4. How do you as an academic, activist-researcher or a scholar-activist go about your research on reparations, what are the research methods you are utilising?
5. How do you determine the priorities/aims/goals for your work/research on reparations?
6. How are African heritage community perspectives included in your research? Do you have a participatory research design process?
7. What is the relevance of your work/research on reparations to African heritage communities?
8. What is the relevance of your research on reparations to the International Social Movement for African Reparations (ISMAR)?
9. What is your own knowledge about the history, purpose and goals of the ISMAR?
10. How do you know what you know about the ISMAR, whose knowledge/s and voices have informed your own?
11. How does your research encompass ISMAR goals, needs and priorities?
12. How does your research address the concerns of reparations movement activists?
13. What networks are you building with community organisations championing reparations causes or issues?
14. How is the knowledge that you are developing being constructed, disseminated and mobilised as a tool for effective reparations social action/community organising?
15. How is your work/research being used to support and inform reparations goals and outcomes/social change through popular organising?
16. Who owns your research on reparations and how?
17. Who/which organisational networks in the ISMAR are involved in vetting, monitoring and evaluating your research?
18. How are developments in your research being communicated? Is this being done in a way that is relevant or useful to the networks within the ISMAR?

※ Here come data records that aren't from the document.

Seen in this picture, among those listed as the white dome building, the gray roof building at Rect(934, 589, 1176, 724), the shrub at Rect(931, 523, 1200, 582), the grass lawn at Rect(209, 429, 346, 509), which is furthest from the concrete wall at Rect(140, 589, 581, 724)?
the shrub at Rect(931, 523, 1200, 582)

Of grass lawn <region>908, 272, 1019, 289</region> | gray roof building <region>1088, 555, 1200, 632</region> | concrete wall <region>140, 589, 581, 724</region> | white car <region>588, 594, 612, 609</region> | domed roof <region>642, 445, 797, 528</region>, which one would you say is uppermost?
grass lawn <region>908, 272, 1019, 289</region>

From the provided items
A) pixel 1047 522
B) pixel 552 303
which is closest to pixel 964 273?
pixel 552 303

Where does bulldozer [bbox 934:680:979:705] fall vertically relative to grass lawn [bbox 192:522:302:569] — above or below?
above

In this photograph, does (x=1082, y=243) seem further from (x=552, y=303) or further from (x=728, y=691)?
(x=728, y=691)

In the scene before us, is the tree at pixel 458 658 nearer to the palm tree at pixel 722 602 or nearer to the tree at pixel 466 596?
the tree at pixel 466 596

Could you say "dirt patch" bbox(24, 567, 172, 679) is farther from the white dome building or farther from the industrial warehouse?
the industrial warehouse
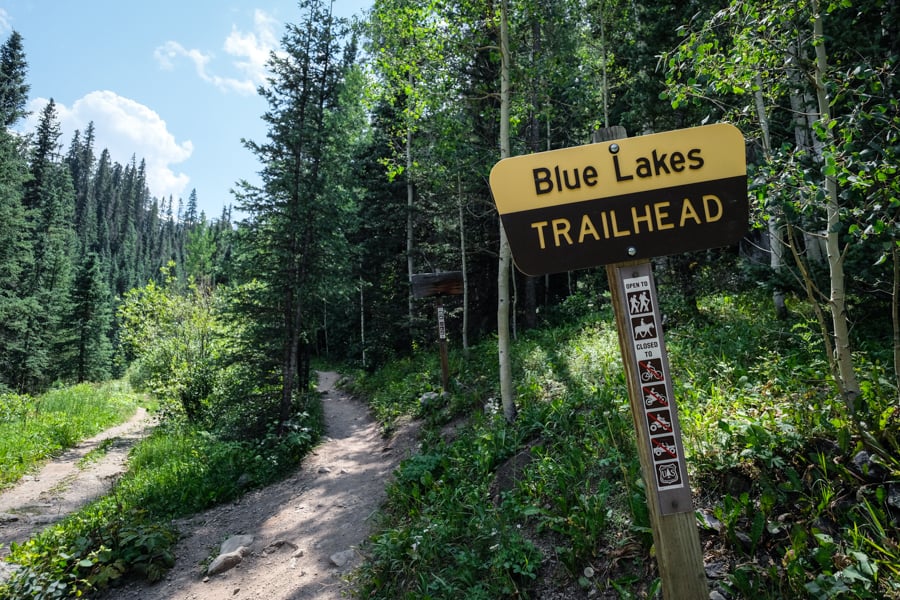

19. How is your work/research being utilised or how can it be utilised by proponents of the ISMAR?
20. How do you know your research is making/will make a difference?
21. Are there researchers/ research projects at your place of work or operation that looks at the learning which takes place in ‘social movements’?
22. In your research methodology, do you assess the learning that is a result of participating in “social movement”?
23. In the research design is there a section that evaluates the learning of the participants in the social movement?
Prepared by Esther Stanford-Xosei for the ARTCoP (Afrikan Reparations Transnational Community of Practice. ARTCoP enhances grassroots community academic spaces for reparations scholar-activism.
A Community of Practice is commonly understood to be a group of people who share a concern or a passion for something they do and learn how to do it better as they interact regularly.